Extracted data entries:
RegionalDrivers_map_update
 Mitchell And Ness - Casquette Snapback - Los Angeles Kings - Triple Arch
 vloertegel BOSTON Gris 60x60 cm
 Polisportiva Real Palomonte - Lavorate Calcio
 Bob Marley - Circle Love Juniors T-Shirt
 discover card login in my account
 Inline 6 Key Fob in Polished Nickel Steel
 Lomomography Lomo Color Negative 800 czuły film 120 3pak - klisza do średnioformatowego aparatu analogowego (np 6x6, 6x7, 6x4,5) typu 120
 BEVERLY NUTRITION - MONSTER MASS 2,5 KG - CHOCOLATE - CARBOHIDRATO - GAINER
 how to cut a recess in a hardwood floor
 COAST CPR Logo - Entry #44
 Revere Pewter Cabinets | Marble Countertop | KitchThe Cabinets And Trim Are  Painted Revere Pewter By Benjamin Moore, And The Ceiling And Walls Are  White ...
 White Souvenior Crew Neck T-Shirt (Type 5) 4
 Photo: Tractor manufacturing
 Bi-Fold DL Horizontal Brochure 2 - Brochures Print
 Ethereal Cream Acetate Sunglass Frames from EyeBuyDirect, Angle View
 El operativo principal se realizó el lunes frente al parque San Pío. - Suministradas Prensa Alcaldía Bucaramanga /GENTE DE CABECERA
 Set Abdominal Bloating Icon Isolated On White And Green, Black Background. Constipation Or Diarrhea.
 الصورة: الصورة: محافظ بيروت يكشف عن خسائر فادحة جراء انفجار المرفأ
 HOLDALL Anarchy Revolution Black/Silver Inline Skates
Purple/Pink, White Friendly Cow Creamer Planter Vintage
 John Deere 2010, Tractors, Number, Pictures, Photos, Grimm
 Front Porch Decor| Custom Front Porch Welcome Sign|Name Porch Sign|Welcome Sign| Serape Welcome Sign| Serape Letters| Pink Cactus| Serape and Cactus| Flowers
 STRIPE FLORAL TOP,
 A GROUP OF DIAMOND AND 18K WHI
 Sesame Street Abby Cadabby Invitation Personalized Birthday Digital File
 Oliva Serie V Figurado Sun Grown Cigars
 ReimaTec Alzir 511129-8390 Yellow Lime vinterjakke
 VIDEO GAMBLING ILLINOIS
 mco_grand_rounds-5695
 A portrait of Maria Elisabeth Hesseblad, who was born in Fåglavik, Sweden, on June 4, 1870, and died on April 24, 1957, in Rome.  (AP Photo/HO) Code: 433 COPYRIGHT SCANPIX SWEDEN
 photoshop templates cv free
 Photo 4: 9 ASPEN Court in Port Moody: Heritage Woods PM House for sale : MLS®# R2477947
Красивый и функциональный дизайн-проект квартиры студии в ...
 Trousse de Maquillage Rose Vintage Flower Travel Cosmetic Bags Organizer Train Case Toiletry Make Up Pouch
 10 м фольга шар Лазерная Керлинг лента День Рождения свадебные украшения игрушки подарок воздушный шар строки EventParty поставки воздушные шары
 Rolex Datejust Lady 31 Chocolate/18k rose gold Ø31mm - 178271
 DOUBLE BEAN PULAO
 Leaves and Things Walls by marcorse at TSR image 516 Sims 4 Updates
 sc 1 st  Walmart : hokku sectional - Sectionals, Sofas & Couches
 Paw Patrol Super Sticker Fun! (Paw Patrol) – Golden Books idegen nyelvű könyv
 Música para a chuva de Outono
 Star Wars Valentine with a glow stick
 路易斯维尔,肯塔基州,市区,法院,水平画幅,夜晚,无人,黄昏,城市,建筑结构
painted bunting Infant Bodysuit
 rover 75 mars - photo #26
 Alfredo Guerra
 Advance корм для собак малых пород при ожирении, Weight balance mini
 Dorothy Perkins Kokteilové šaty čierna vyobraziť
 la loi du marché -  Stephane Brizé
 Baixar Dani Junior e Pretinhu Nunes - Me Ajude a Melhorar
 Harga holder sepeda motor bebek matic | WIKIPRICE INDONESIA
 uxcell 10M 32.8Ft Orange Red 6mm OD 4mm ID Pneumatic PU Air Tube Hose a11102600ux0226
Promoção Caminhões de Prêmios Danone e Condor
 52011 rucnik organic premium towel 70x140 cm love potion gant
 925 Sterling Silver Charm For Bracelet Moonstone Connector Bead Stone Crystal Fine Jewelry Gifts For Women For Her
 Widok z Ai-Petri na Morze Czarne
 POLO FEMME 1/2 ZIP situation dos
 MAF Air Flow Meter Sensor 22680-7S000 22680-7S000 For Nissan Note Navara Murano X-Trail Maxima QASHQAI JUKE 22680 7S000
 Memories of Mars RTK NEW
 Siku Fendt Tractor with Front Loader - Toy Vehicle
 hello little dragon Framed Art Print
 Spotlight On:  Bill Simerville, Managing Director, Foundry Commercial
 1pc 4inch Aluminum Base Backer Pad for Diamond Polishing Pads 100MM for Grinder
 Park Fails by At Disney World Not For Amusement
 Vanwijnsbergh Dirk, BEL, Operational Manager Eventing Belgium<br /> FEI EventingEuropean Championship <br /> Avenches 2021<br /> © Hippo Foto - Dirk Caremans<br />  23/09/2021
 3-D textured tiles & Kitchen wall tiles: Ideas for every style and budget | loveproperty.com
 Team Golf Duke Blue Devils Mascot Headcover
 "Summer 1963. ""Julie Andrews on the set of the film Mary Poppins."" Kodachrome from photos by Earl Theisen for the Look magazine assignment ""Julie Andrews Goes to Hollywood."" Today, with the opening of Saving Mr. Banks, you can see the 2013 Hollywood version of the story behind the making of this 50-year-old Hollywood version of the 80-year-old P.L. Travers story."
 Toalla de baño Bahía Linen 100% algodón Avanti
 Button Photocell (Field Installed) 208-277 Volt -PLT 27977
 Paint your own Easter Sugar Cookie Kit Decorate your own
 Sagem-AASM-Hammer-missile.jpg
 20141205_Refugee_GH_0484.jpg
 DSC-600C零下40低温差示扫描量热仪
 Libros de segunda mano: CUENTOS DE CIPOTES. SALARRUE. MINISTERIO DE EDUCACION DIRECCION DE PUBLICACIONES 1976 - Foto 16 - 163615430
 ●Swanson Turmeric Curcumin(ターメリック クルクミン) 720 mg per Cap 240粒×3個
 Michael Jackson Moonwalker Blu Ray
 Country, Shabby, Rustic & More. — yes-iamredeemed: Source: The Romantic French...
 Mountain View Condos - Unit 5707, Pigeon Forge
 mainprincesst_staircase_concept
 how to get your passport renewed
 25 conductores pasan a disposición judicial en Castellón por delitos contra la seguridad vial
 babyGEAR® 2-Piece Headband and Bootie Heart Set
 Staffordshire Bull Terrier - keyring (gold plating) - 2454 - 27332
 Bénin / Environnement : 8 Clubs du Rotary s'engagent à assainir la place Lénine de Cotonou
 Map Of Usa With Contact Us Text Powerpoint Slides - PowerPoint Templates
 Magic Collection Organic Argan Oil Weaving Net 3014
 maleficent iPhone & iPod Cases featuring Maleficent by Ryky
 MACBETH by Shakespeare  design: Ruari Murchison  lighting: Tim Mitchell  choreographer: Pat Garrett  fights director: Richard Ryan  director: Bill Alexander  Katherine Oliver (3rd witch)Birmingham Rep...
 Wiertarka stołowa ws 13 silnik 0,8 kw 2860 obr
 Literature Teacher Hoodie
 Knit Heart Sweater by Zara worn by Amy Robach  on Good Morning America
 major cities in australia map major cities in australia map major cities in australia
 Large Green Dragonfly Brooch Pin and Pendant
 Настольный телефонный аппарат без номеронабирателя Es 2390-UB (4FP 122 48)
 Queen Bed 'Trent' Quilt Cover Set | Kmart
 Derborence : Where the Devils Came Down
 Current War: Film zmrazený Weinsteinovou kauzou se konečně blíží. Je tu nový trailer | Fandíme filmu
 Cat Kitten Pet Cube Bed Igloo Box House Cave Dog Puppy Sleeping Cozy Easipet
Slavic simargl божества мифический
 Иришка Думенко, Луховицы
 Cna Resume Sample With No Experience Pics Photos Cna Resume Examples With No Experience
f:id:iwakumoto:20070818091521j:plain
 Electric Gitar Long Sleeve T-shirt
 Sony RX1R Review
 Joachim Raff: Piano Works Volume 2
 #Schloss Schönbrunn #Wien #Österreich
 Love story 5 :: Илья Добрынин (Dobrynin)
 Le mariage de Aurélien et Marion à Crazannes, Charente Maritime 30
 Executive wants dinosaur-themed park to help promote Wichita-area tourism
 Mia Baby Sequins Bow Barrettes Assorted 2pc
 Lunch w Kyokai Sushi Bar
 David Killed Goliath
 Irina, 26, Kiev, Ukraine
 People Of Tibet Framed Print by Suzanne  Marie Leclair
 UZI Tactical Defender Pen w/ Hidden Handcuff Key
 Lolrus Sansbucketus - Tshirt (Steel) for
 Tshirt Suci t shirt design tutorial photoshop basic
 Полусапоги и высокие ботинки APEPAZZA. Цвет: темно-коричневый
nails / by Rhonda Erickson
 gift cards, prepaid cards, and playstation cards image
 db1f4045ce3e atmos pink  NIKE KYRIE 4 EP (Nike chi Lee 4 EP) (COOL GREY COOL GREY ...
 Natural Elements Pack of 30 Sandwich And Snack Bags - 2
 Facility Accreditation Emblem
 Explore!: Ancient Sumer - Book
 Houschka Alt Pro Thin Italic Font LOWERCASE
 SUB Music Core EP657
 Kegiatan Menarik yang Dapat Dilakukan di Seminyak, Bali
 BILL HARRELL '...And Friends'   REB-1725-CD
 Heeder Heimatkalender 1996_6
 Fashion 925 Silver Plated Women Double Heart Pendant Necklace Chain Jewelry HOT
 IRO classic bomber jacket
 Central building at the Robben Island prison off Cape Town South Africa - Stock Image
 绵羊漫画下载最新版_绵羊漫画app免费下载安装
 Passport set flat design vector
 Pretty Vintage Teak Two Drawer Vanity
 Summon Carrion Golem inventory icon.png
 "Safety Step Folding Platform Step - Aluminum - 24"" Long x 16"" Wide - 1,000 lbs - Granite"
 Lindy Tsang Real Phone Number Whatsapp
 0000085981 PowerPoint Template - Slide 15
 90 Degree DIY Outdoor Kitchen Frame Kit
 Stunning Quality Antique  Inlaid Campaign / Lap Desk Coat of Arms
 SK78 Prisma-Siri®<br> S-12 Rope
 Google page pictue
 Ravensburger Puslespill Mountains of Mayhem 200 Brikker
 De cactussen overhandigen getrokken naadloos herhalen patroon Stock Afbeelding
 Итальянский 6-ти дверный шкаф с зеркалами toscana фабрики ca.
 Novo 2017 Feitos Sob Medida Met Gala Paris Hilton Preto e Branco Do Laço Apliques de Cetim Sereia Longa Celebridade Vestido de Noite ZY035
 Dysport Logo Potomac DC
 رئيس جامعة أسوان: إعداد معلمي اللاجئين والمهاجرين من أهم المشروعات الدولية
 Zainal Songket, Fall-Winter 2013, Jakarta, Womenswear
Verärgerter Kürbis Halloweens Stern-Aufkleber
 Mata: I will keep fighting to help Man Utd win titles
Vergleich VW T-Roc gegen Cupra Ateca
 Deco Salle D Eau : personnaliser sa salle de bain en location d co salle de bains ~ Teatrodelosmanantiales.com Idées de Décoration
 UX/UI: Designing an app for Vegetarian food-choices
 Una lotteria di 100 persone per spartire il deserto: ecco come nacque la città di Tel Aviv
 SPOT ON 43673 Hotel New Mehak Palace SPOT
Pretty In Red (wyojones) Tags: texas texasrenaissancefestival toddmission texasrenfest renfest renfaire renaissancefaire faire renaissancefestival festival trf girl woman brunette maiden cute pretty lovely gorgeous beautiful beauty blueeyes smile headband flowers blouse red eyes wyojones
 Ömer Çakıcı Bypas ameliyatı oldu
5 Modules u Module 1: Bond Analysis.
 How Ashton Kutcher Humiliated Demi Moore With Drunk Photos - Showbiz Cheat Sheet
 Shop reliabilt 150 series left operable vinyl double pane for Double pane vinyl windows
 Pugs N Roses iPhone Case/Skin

* **WHAT THIS TASK INVOLVES**
Wherever a line above contains the string "Number", copy that line.

* **RESPONSE AREA**
 John Deere 2010, Tractors, Number, Pictures, Photos, Grimm
 Lindy Tsang Real Phone Number Whatsapp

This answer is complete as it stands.